NEB rejects EPA's appeals for extension on Kinder Morgan hearings deadline
The National Energy Board has rejected a request by the U.S. Environmental Protection Agency to extend the deadline to apply as a participant in public hearings over Kinder Morgan Inc.’s proposed Trans Mountain pipeline expansion.
The EPA told the NEB earlier this month that it wasn't aware of the February 12 deadline to apply to participate in the hearings over the project, which would bring close to 900,000 barrels of oil per day from Edmonton to Burnaby.
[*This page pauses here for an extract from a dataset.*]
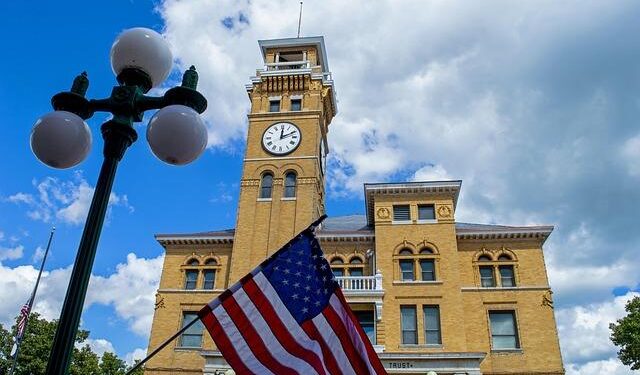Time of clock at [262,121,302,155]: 12:10
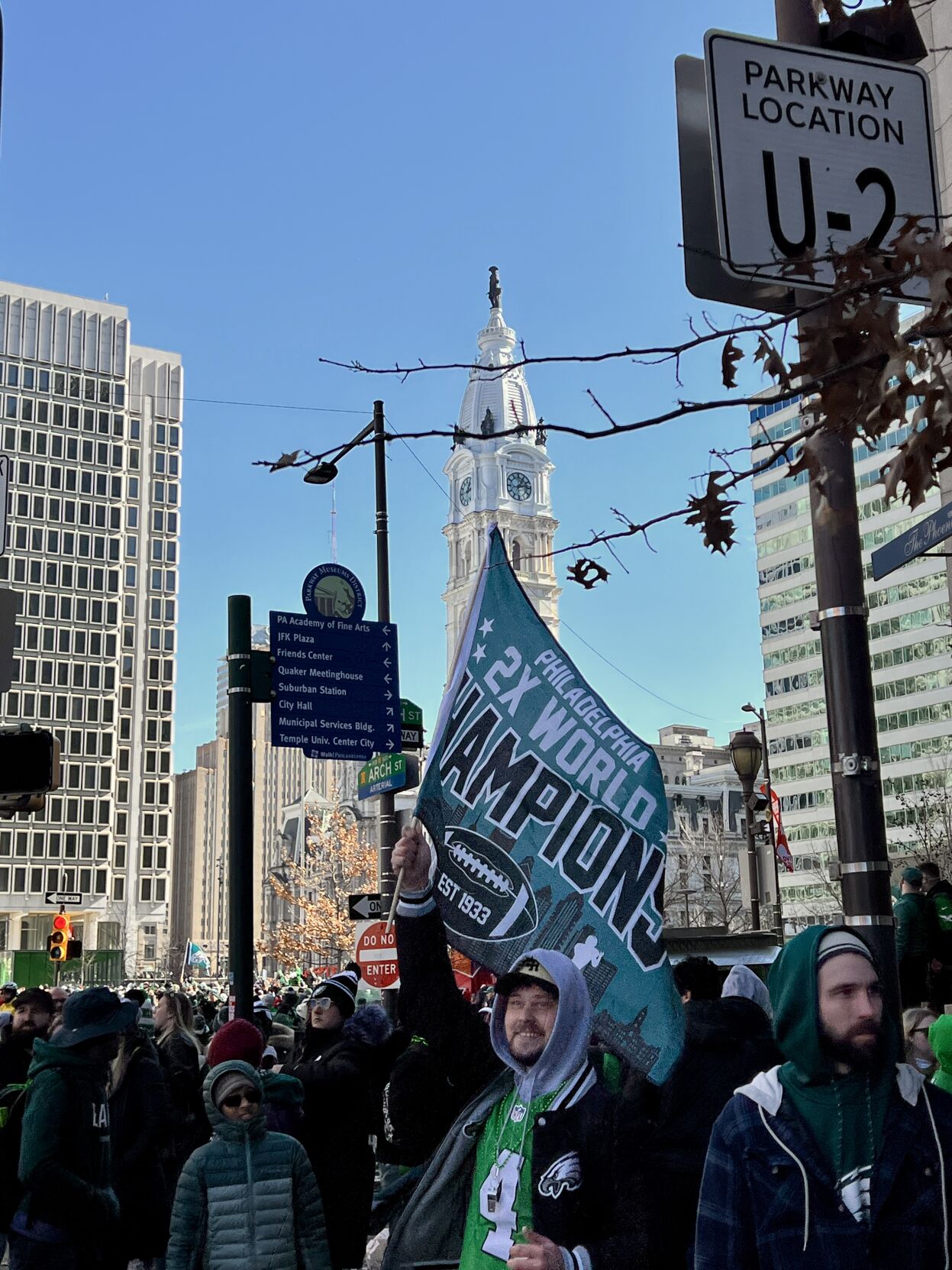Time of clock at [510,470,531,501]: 1:13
Although over 2,000 participants applied in time for the deadline -- including Lummi, Suquamish, Tulalip and Swinomish Nation from Washington State -- the powerful U.S. environmental regulator will not be able to take part in the hearings.
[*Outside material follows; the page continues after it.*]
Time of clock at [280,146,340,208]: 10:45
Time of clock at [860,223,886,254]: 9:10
“The board has set deadlines to ensure a fair and efficient process and is not persuaded, based on the request, to grant the extension sought by the EPA,” NEB secretary Sherri Young said on Friday in a notice to David Allnutt, director of the EPA office of ecosystems, tribal and public affairs.
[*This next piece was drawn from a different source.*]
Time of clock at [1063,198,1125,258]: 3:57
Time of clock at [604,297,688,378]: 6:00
In the past, the EPA has fined Kinder Morgan $316,000 in 2012 for violating risk management provisions surrounding its gas plants in Wyoming. A few years earlier, it also slapped the Texas-based pipeline giant with a $600,000 fine for violating U.S. federal air and hazardous waste regulations.
Although the Trans Mountain pipeline is based in Alberta and BC, it is expected to have an ecological impact on Washington State was well if the oil tanker traffic increases from the current average of five tankers a month to 30 tankers a month. The $5.4 billion Trans Mountain expansion project is the company's "biggest project", Kinder Morgan president Steve Kean said in a teleconference with analysts last month.